EXERCISE DATA
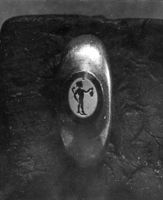 E011973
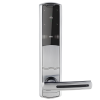 Khóa cửa khách sạn Mifare Hune 918SLL-3-DMF1
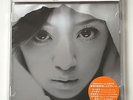 AYUMI HAMASAKI (?????) - A Song for xx [AVCD-11691] Japan Import First Press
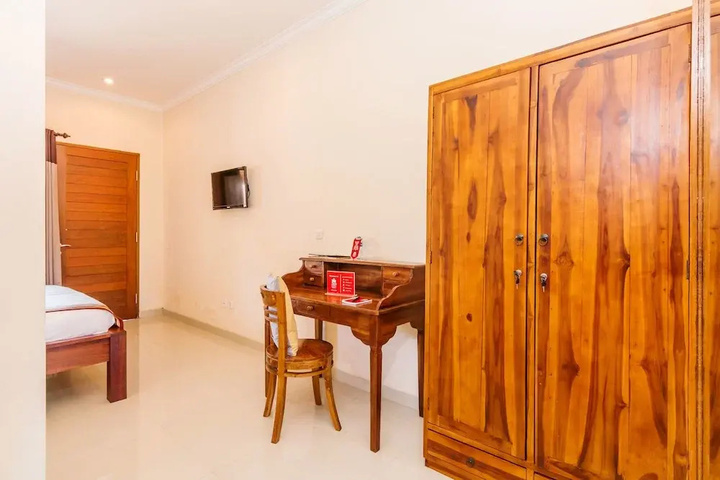 guest_rooms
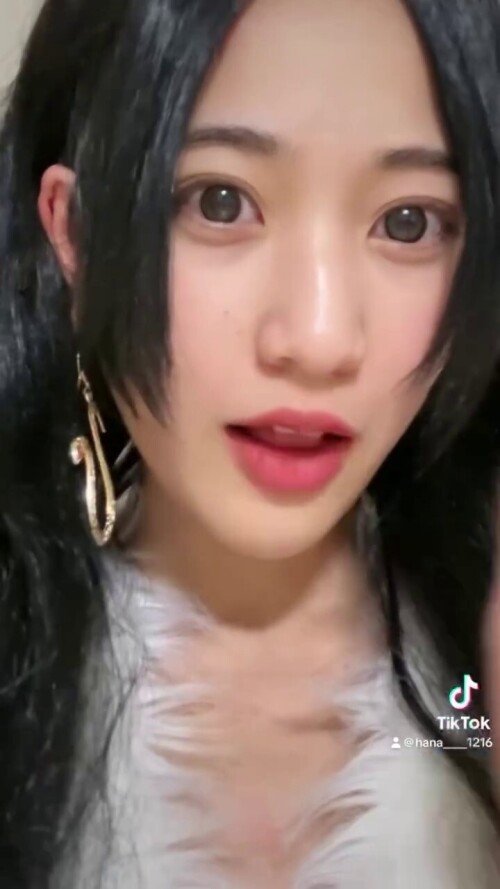 Hana Okamoto 2044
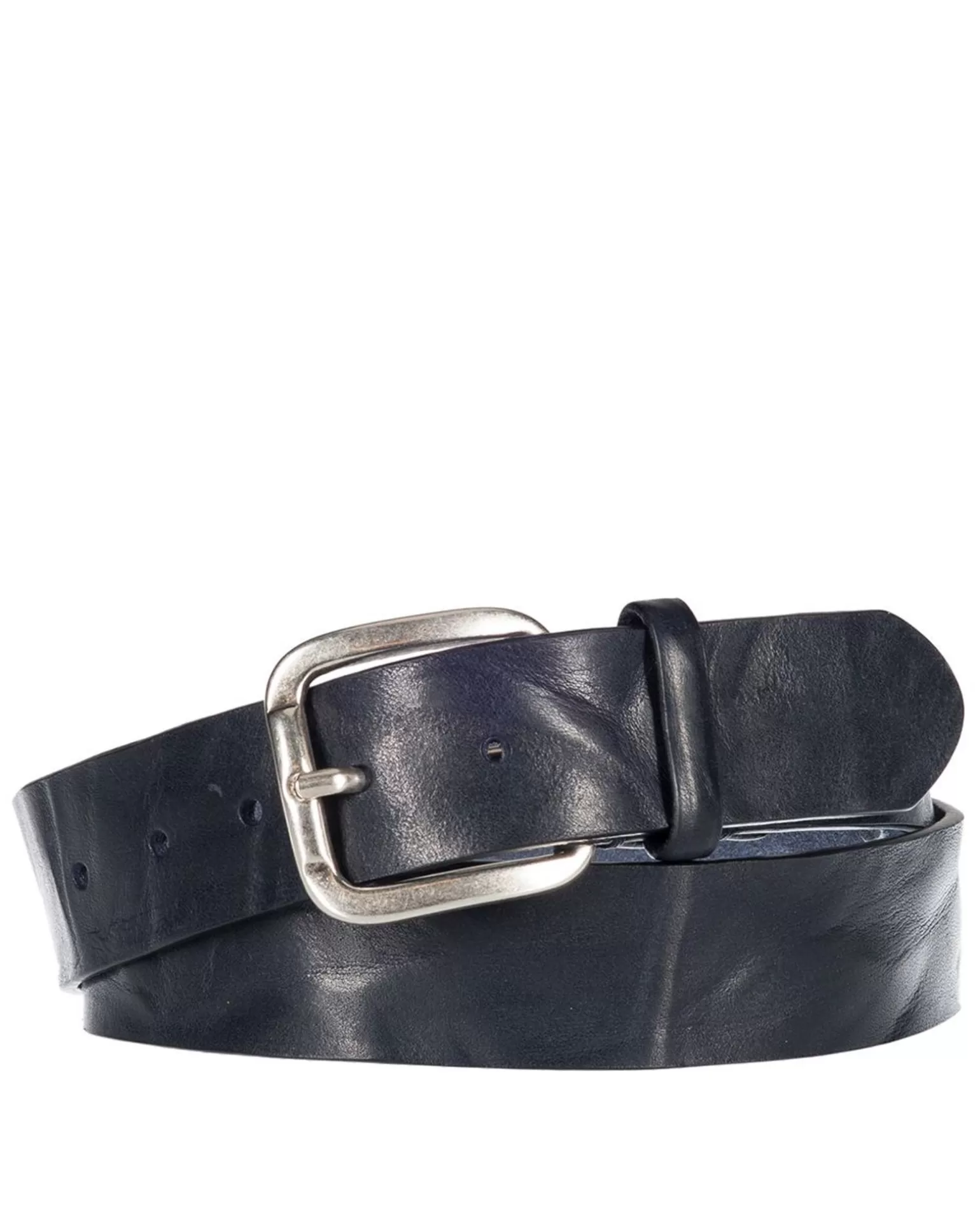 Casual Riem>Profuomo Flash Sale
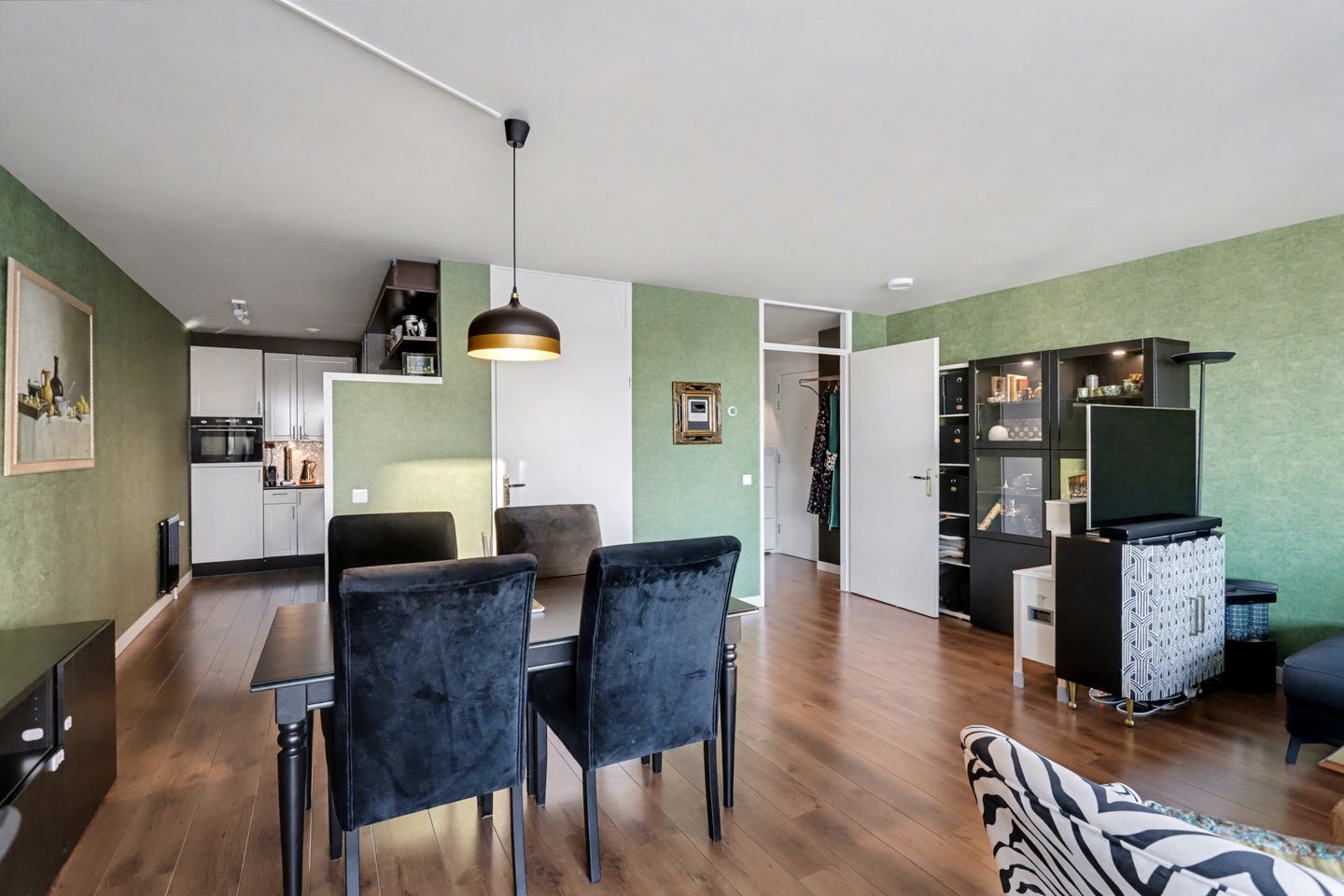 Foto 10 van Kortelandstraat 70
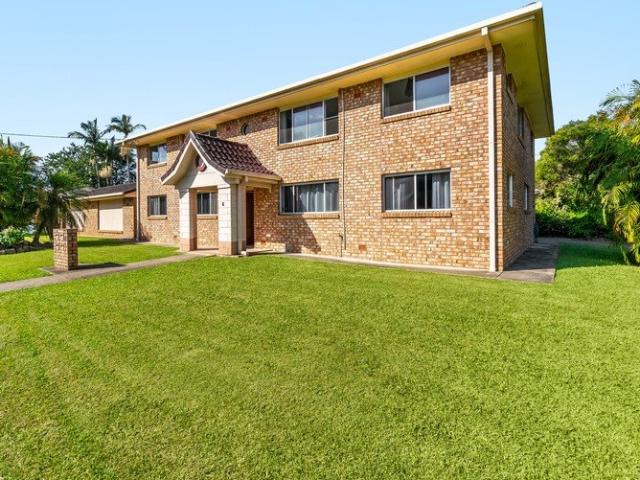 Flat for sale in East Lismore, New South Wales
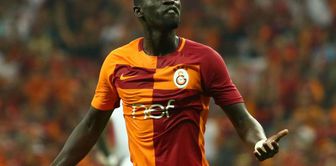 Badou Ndiaye's new team, who played for Galatasaray and Trabzonspor, surprised everyone.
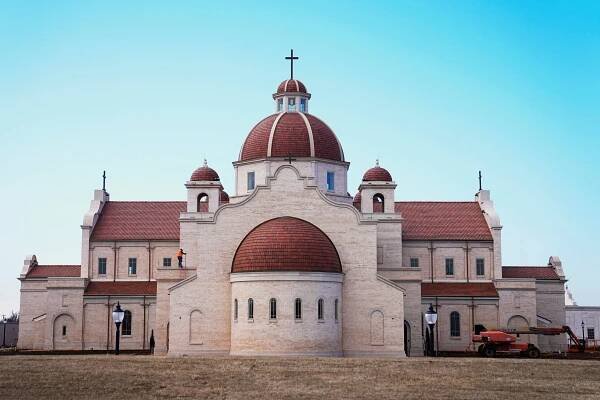 Oklahoma Set to Consider U.S.’s First Religious Charter School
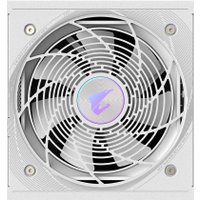 Блок питания Gigabyte AE850PM PG5 ICE
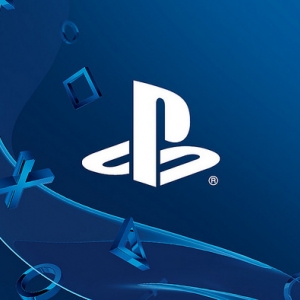 PS Plus Members Can Vote for Next Free Game
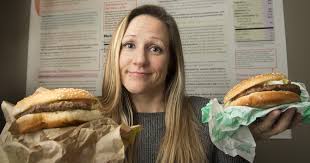 Our restaurant was established in october of 2010. Ask An Expert Are Impossible Burgers Possibly Unhealthy News Suny Buffalo State College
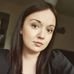 Tamara Behr - Facebook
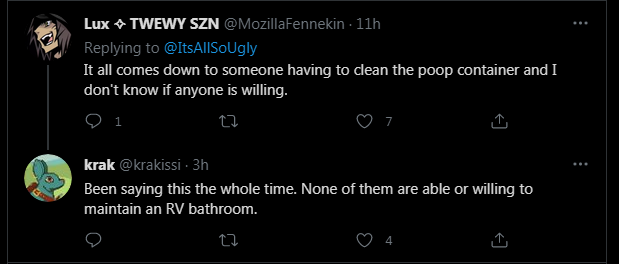 digi.PNG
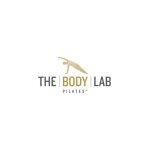 The Body Lab coupons and promo codes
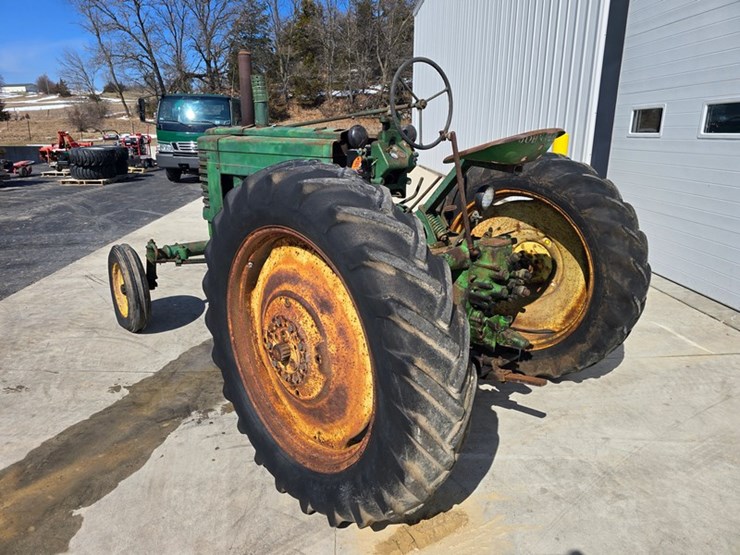 john-deere-model-a-image-3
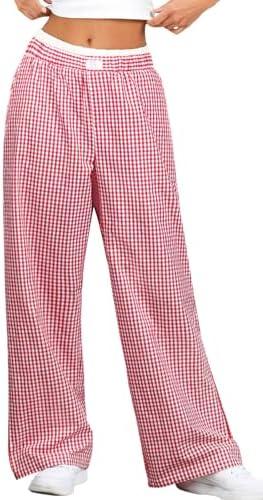 Explore Luxurious Women's Pajamas for Comfort and​ Style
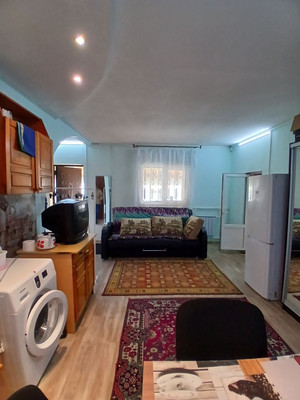 Продам дом, Киевское ш, 46, Никольское с, 0 км от города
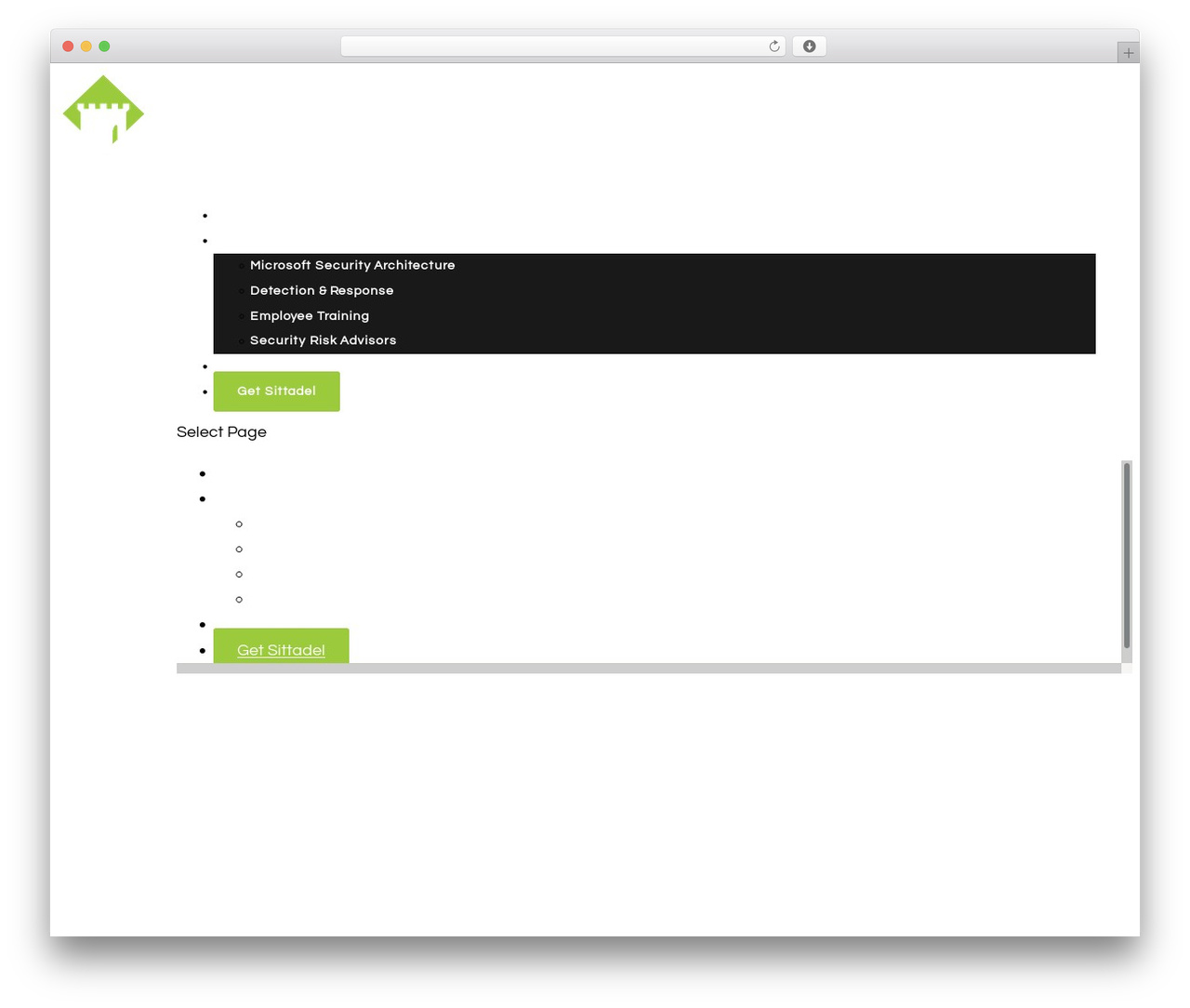 WordPress website theme Divi - sittadel.com WordPress website theme Divi - sittadel.com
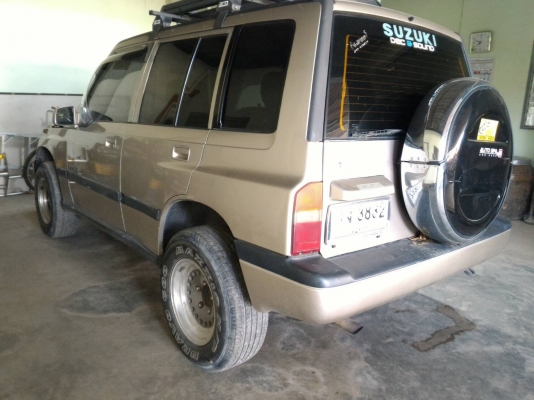 ขายรถ SUZUKI VITARA 4X4 ราคา 135,000 รถอยู่ อ.แกลง จ.ระยอง DC Tractor Rayong =0818618678 ,0899347475 id line=0818618678 id line=0899347475 https://www.facebook.com/Tractors-Rayong-307154532717928/photos_stream?tab=photos_albums ขายรถ SUZUKI VITARA 4X4 ราคา 135,000 รถอยู่ อ.แกลง จ.ระยอง DC Tractor Rayong =0818618678 ,0899347475 id line=0818618678 id line=0899347475 https://www.facebook.com/Tractors-Rayong-307154532717928/photos_stream?tab=photos_albums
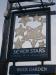 Picture of The Seven Stars Inn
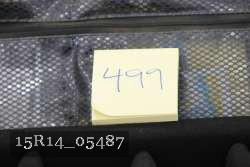 15R14_05487 thumbnail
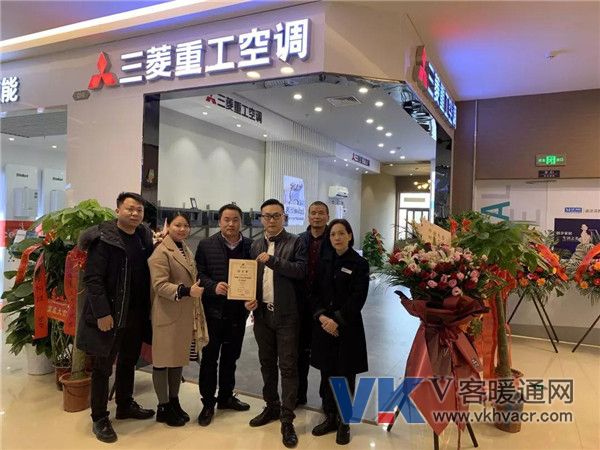 1545011350132292.jpg 微信图片_20181217094555.jpg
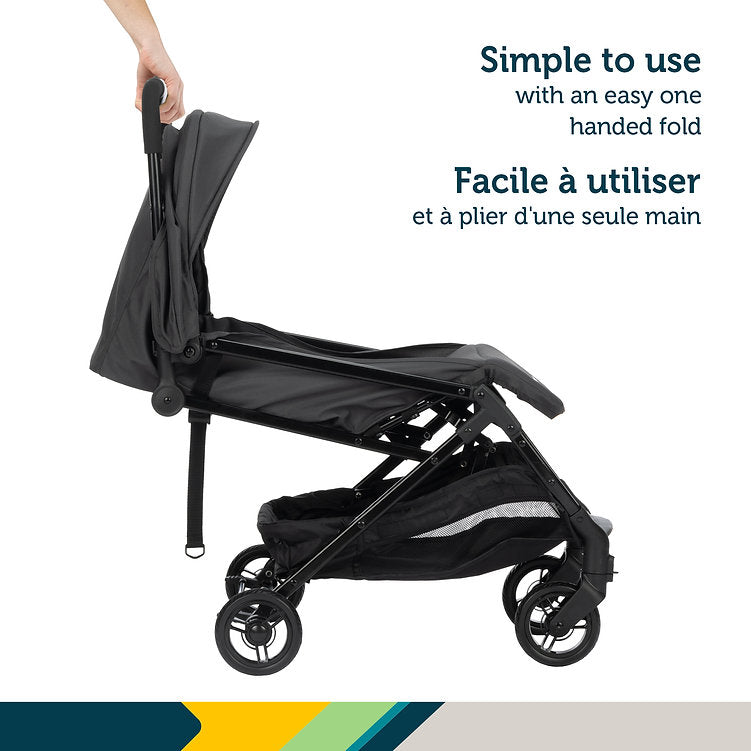 Safety 1st Soko Stroller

PROBLEM DESCRIPTION
Please return the material above unchanged, with every picture removed.

TASK RESPONSE
 E011973
 Khóa cửa khách sạn Mifare Hune 918SLL-3-DMF1
 AYUMI HAMASAKI (?????) - A Song for xx [AVCD-11691] Japan Import First Press
 guest_rooms
 Hana Okamoto 2044
 Casual Riem>Profuomo Flash Sale
 Foto 10 van Kortelandstraat 70
 Flat for sale in East Lismore, New South Wales
 Badou Ndiaye's new team, who played for Galatasaray and Trabzonspor, surprised everyone.
 Oklahoma Set to Consider U.S.’s First Religious Charter School
 Блок питания Gigabyte AE850PM PG5 ICE
 PS Plus Members Can Vote for Next Free Game
 Our restaurant was established in october of 2010. Ask An Expert Are Impossible Burgers Possibly Unhealthy News Suny Buffalo State College
 Tamara Behr - Facebook
 digi.PNG
 The Body Lab coupons and promo codes
 john-deere-model-a-image-3
 Explore Luxurious Women's Pajamas for Comfort and​ Style
 Продам дом, Киевское ш, 46, Никольское с, 0 км от города
 WordPress website theme Divi - sittadel.com WordPress website theme Divi - sittadel.com
 ขายรถ SUZUKI VITARA 4X4 ราคา 135,000 รถอยู่ อ.แกลง จ.ระยอง DC Tractor Rayong =0818618678 ,0899347475 id line=0818618678 id line=0899347475 https://www.facebook.com/Tractors-Rayong-307154532717928/photos_stream?tab=photos_albums ขายรถ SUZUKI VITARA 4X4 ราคา 135,000 รถอยู่ อ.แกลง จ.ระยอง DC Tractor Rayong =0818618678 ,0899347475 id line=0818618678 id line=0899347475 https://www.facebook.com/Tractors-Rayong-307154532717928/photos_stream?tab=photos_albums
 Picture of The Seven Stars Inn
 15R14_05487 thumbnail
 1545011350132292.jpg 微信图片_20181217094555.jpg
 Safety 1st Soko Stroller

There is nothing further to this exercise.